DALLAS (AP) — A 20-year-old man who was convicted of raping of a teenage schoolmate but sentenced to five years' probation must also undergo the standard probationary conditions, including evaluation for sex offender treatment, a Dallas district court judge ruled Thursday.
Sir Young had pleaded guilty in the 2011 rape of a 14-year-old girl when he was 18 at a Dallas high school.
State District Judge Jeanine Howard, who sentenced Young last month, did not impose the standard probationary conditions. After sentencing him to five years of probation, she recused herself.
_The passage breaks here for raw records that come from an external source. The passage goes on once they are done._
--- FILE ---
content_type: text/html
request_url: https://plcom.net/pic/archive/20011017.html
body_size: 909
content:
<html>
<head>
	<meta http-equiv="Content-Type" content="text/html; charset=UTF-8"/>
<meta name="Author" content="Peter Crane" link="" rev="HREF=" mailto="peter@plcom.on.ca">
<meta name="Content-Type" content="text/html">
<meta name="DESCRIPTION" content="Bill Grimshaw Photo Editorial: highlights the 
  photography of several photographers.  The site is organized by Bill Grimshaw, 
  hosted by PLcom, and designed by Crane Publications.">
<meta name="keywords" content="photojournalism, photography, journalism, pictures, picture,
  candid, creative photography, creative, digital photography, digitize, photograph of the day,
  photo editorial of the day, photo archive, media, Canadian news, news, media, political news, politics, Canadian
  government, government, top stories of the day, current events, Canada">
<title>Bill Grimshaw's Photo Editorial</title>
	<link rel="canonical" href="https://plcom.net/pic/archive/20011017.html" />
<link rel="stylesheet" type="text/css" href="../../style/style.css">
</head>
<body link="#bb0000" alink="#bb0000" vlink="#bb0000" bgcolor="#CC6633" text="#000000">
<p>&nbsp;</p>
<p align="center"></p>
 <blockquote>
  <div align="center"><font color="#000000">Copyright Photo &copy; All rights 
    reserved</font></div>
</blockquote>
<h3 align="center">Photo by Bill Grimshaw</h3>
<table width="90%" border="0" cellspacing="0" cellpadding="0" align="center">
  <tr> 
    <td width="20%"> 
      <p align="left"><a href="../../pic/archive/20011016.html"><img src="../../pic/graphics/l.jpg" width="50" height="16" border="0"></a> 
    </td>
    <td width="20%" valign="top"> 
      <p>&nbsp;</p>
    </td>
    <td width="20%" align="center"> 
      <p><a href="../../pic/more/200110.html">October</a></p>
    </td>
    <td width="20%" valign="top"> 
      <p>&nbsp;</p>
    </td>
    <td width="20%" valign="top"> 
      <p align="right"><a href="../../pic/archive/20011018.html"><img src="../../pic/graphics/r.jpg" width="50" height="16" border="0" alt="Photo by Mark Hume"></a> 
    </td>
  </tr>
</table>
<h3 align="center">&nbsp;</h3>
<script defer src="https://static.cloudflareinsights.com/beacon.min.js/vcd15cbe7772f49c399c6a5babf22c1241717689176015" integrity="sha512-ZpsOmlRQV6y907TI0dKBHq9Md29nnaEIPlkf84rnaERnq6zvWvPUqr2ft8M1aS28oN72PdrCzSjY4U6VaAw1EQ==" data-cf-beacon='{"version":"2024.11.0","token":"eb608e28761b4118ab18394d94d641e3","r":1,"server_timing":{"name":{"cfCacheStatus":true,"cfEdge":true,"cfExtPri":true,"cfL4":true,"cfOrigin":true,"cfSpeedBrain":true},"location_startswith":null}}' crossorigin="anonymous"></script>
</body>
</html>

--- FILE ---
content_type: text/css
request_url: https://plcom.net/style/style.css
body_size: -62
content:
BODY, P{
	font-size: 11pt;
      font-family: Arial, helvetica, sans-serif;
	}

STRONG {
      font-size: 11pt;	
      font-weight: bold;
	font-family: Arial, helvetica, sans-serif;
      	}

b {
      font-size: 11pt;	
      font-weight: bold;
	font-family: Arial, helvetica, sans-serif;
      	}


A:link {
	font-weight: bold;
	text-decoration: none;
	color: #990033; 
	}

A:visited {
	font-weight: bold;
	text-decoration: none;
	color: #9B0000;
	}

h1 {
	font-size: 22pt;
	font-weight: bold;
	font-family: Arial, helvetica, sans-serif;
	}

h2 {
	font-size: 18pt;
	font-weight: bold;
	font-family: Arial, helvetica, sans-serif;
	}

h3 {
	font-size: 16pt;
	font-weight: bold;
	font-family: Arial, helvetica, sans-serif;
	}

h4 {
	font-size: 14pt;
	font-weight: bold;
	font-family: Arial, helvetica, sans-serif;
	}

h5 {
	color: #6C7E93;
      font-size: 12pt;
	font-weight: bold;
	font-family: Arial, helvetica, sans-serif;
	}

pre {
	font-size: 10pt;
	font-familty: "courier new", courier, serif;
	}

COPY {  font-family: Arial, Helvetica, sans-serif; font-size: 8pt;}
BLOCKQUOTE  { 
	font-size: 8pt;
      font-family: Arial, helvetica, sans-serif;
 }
She explained her reasoning on the light sentence to The Dallas Morning News.
"She wasn't the victim she claimed to be," she told the newspaper last week. "He is not your typical sex offender."
As part of his probation, she ordered Young to spend 45 days in jail.
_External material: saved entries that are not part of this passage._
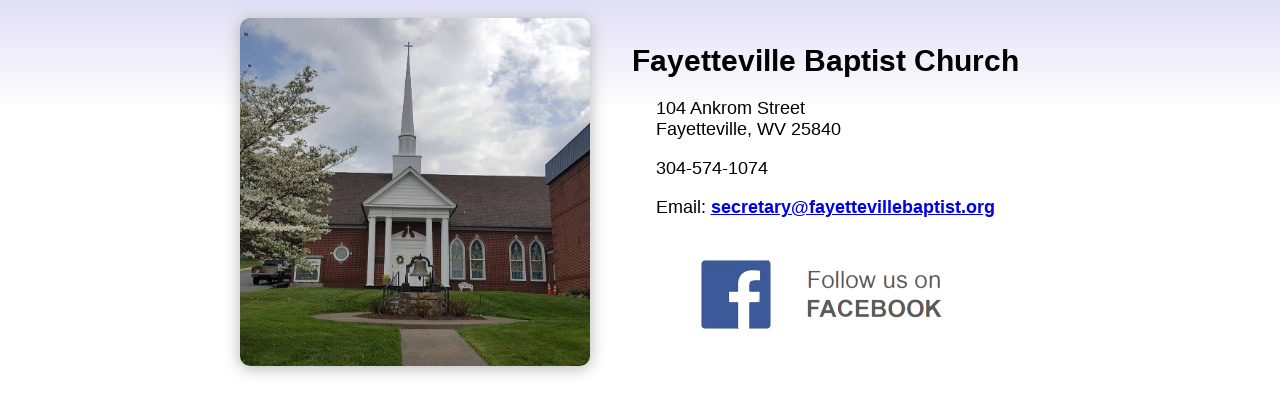

--- FILE ---
content_type: text/html; charset=UTF-8
request_url: http://www.fayettevillebaptist.org/sermons/090927pm.htm
body_size: 1353
content:
<!DOCTYPE HTML PUBLIC "-//W3C//DTD HTML 4.01//EN" "http://www.w3.org/TR/html4/strict.dtd">
<head>
<meta name="resource-type" content="document">
<link rel="shortcut icon"  href="https://fayettevillebaptist.org/favicon.gif" />
<title>Fayetteville Baptist Church</title>
<meta name="viewport" content="initial-scale=1.0,maximum-scale=1.0">
<style>
.shadow, .gallery-icon img {
	-webkit-box-shadow: 0px 2px 15px 1px #BBBBBB;
	-moz-box-shadow: 0px 2px 15px 1px #BBBBBB;
	box-shadow: 0px 2px 15px 1px #BBBBBB;
	border-collapse: separate;
}
</style>
</head>
<body style="background:url(/parts2023/bg.jpg) top center repeat-x #FFFFFF;"><table border=0 width=100% cellpadding=0 cellspacing=0>
<tr>
<td align=center><a href="https://www.facebook.com/fayettevillebaptist/" target="_blank"><img src="/parts2023/church.jpg" style="display:inline-block; width:100%; max-width:350px; border-radius:10px; margin:10px; vertical-align:middle;" class=shadow alt="Fayetteville Baptist Church" border=0></a><div style="display:inline-block; width:100%; max-width:450px; vertical-align:middle;">
<table border=0 width=100% cellpadding=0 cellspacing=0>
<tr>
<td align=center style="font-family:Arial; font-size:18px; color:#000000;"><h1 style="font-size:30px;">Fayetteville Baptist Church</h1>
<table border=0 cellpadding=0 cellspacing=0 style="width:100%; max-width:250px;">
<tr>
<td align=left>104 Ankrom Street<br>
Fayetteville, WV 25840<P>
304-574-1074
<P>
Email:&nbsp;<a href="/cdn-cgi/l/email-protection#0b786e68796e7f6a79724b6d6a726e7f7f6e7d6267676e696a7b7f62787f2564796c"><b><span class="__cf_email__" data-cfemail="f784929485928396858eb791968e92838392819e9b9b92959687839e8483d9988590">[email&#160;protected]</span></b></a></td>
</tr>
</table>
<P>
<a href="https://www.facebook.com/fayettevillebaptist/" target="_blank"><img src="/parts2023/facebook1.png" style="display:inline-block; width:100%; max-width:264px;" border=0 alt="Follow us on Facebook"></a>
</td>
</tr>
</table></div></td>
</tr>
</table>
<script defer src="https://static.cloudflareinsights.com/beacon.min.js/vcd15cbe7772f49c399c6a5babf22c1241717689176015" integrity="sha512-ZpsOmlRQV6y907TI0dKBHq9Md29nnaEIPlkf84rnaERnq6zvWvPUqr2ft8M1aS28oN72PdrCzSjY4U6VaAw1EQ==" data-cf-beacon='{"version":"2024.11.0","token":"c3a422674d9445f5892ce7134f634b61","r":1,"server_timing":{"name":{"cfCacheStatus":true,"cfEdge":true,"cfExtPri":true,"cfL4":true,"cfOrigin":true,"cfSpeedBrain":true},"location_startswith":null}}' crossorigin="anonymous"></script>
<script data-cfasync="false" src="/cdn-cgi/scripts/5c5dd728/cloudflare-static/email-decode.min.js"></script>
On Thursday, state District Judge Carter Thompson imposed all of the standard terms of probation, including stipulations that Young may not have any contact with children, must be evaluated for sex offender treatment and must stay away from pornography.
Thompson told Young he must adhere to the probation measures. "Your previous court gave you a second chance, don't expect a third chance from this court," he said.
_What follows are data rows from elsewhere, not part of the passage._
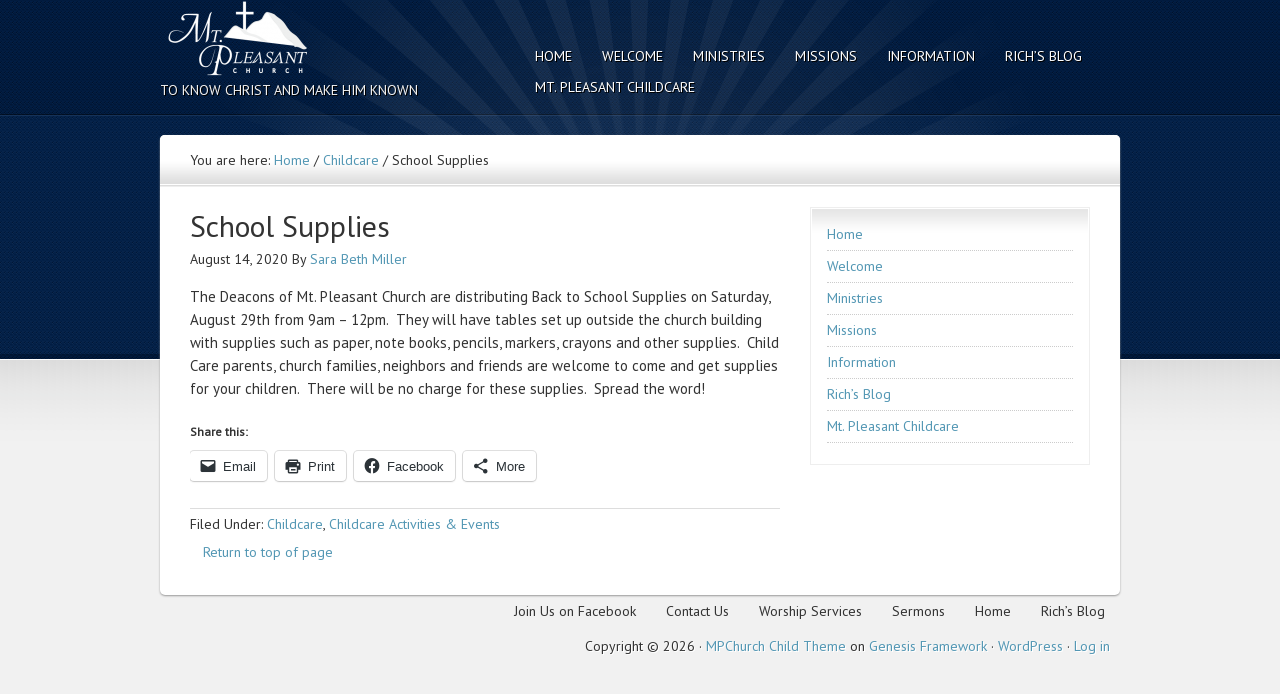

--- FILE ---
content_type: text/css
request_url: https://mpchurchpa.org/wp-content/uploads/gppro/gppro-custom-1.css?ver=1438319712
body_size: 399
content:
/*
	Genesis Design Palette Pro v1.3.11
	CSS generated Sat, 06 Jun 2015 18:50:25 +0000
*/
body.gppro-custom a:hover {color:#333}body.gppro-custom a:focus {color:#333}body.gppro-custom .header-widget-area .widget .nav-header a:hover {background-color:#fff;color:#e5554e}body.gppro-custom .header-widget-area .widget .nav-header a:focus {background-color:#fff;color:#e5554e}body.gppro-custom .header-widget-area .widget .widget-title {font-style:normal;text-align:right}body.gppro-custom .header-widget-area .widget a:hover {color:#333}body.gppro-custom .header-widget-area .widget a:focus {color:#333}body.gppro-custom .nav-primary .genesis-nav-menu > .menu-item > a:hover {background-color:#333;color:#e5554e}body.gppro-custom .nav-primary .genesis-nav-menu > .menu-item > a:focus {background-color:#333;color:#e5554e}body.gppro-custom .nav-primary .genesis-nav-menu > .current-menu-item > a:hover {background-color:#333;color:#e5554e}body.gppro-custom .nav-primary .genesis-nav-menu > .current-menu-item > a:focus {background-color:#333;color:#e5554e}body.gppro-custom .nav-primary .genesis-nav-menu .sub-menu a:hover {background-color:#fff;color:#e5554e}body.gppro-custom .nav-primary .genesis-nav-menu .sub-menu a:focus {background-color:#fff;color:#e5554e}body.gppro-custom .nav-primary .genesis-nav-menu .sub-menu .current-menu-item > a:hover {background-color:#fff;color:#e5554e}body.gppro-custom .nav-primary .genesis-nav-menu .sub-menu .current-menu-item > a:focus {background-color:#fff;color:#e5554e}body.gppro-custom .nav-secondary .genesis-nav-menu > .menu-item > a:hover {background-color:#fff;color:#e5554e}body.gppro-custom .nav-secondary .genesis-nav-menu > .menu-item > a:focus {background-color:#fff;color:#e5554e}body.gppro-custom .nav-secondary .genesis-nav-menu > .current-menu-item > a:hover {background-color:#fff;color:#e5554e}body.gppro-custom .nav-secondary .genesis-nav-menu > .current-menu-item > a:focus {background-color:#fff;color:#e5554e}body.gppro-custom .nav-secondary .genesis-nav-menu .sub-menu a:hover {background-color:#fff;color:#e5554e}body.gppro-custom .nav-secondary .genesis-nav-menu .sub-menu a:focus {background-color:#fff;color:#e5554e}body.gppro-custom .nav-secondary .genesis-nav-menu .sub-menu .current-menu-item > a:hover {background-color:#fff;color:#e5554e}body.gppro-custom .nav-secondary .genesis-nav-menu .sub-menu .current-menu-item > a:focus {background-color:#fff;color:#e5554e}body.gppro-custom .entry-header .entry-title a:hover {color:#e5554e}body.gppro-custom .entry-header .entry-title a:focus {color:#e5554e}body.gppro-custom .entry-header .entry-meta .entry-author a:hover {color:#333}body.gppro-custom .entry-header .entry-meta .entry-author a:focus {color:#333}body.gppro-custom .entry-header .entry-meta .entry-comments-link a:hover {color:#333}body.gppro-custom .entry-header .entry-meta .entry-comments-link a:focus {color:#333}body.gppro-custom .content > .entry .entry-content a:hover {color:#333}body.gppro-custom .content > .entry .entry-content a:focus {color:#333}body.gppro-custom .entry-footer .entry-categories a:hover {color:#333}body.gppro-custom .entry-footer .entry-categories a:focus {color:#333}body.gppro-custom .entry-footer .entry-tags a:hover {color:#333}body.gppro-custom .entry-footer .entry-tags a:focus {color:#333}body.gppro-custom .entry-content a.more-link:hover {color:#333}body.gppro-custom .entry-content a.more-link:focus {color:#333}body.gppro-custom .breadcrumb a:hover {color:#333}body.gppro-custom .breadcrumb a:focus {color:#333}body.gppro-custom .archive-pagination li a:hover {background-color:#e5554e;color:#fff}body.gppro-custom .archive-pagination li a:focus {background-color:#e5554e;color:#fff}body.gppro-custom .archive-pagination li.active a:hover {background-color:#e5554e;color:#fff}body.gppro-custom .archive-pagination li.active a:focus {background-color:#e5554e;color:#fff}body.gppro-custom .author-box-content a:hover {color:#333}body.gppro-custom .author-box-content a:focus {color:#333}body.gppro-custom .comment-author a:hover {color:#333}body.gppro-custom .comment-author a:focus {color:#333}body.gppro-custom .comment-meta a:hover {color:#333}body.gppro-custom .comment-meta a:focus {color:#333}body.gppro-custom .comment-content a:hover {color:#e5554e}body.gppro-custom .comment-content a:focus {color:#e5554e}body.gppro-custom a.comment-reply-link:hover {color:#333}body.gppro-custom a.comment-reply-link:focus {color:#333}body.gppro-custom .entry-pings .comment-author a:hover {color:#333}body.gppro-custom .entry-pings .comment-author a:focus {color:#333}body.gppro-custom .entry-pings .comment-metadata a:hover {color:#333}body.gppro-custom .entry-pings .comment-metadata a:focus {color:#333}body.gppro-custom p.comment-notes a:hover {color:#333}body.gppro-custom p.logged-in-as a:hover {color:#333}body.gppro-custom p.comment-notes a:focus {color:#333}body.gppro-custom p.logged-in-as a:focus {color:#333}body.gppro-custom .comment-respond input[type="text"]:focus {background-color:#fff;border-color:#999}body.gppro-custom .comment-respond input[type="email"]:focus {background-color:#fff;border-color:#999}body.gppro-custom .comment-respond input[type="url"]:focus {background-color:#fff;border-color:#999}body.gppro-custom .comment-respond textarea:focus {background-color:#fff;border-color:#999}body.gppro-custom .comment-respond input#submit:hover {background-color:#e5554e;color:#fff}body.gppro-custom .comment-respond input#submit:focus {background-color:#e5554e;color:#fff}body.gppro-custom .sidebar .widget .widget-title {font-style:normal;text-align:left}body.gppro-custom .sidebar .widget a:hover {color:#333}body.gppro-custom .sidebar .widget a:focus {color:#333}body.gppro-custom .footer-widgets .widget .widget-title {font-style:normal;text-align:left}body.gppro-custom .footer-widgets .widget a:hover {color:#fff}body.gppro-custom .footer-widgets .widget a:focus {color:#fff}body.gppro-custom .site-footer p a:hover {color:#333}body.gppro-custom .site-footer p a:focus {color:#333}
Dallas County District Attorney Craig Watkins said after the ruling that Thompson made "in our estimation the right ruling, he did the right thing." Watkins' office had asked Thompson to tighten the probation conditions.
"In this unfortunate situation, this judge decided not to give this 14-year-old girl justice and fortunately we got another judge who did that," Watkins said.
In explaining her reasoning, Howard had said the girl asked Young to spend time with her and had agreed to have sex with him, just not at school. Howard also pointed to medical records that she said show the girl had three sexual partners and gave birth to a baby. The girl's mother denied her daughter had had a baby.
The girl testified she said "no" and "stop" several times during the rape.
Young's attorney, Scottie Allen, said he and his client were disappointed by Thursday's ruling. "It's going to create an undue burden on him," Allen said.
Victim's mother, who says she plans to file a complaint against Howard with the State Commission on Judicial Conduct, said her daughter felt like Howard was "attacking her." She said though that they felt supported by the public outcry and she felt like justice was done Thursday.
Young does have to register as a sex offender for the rest of his life.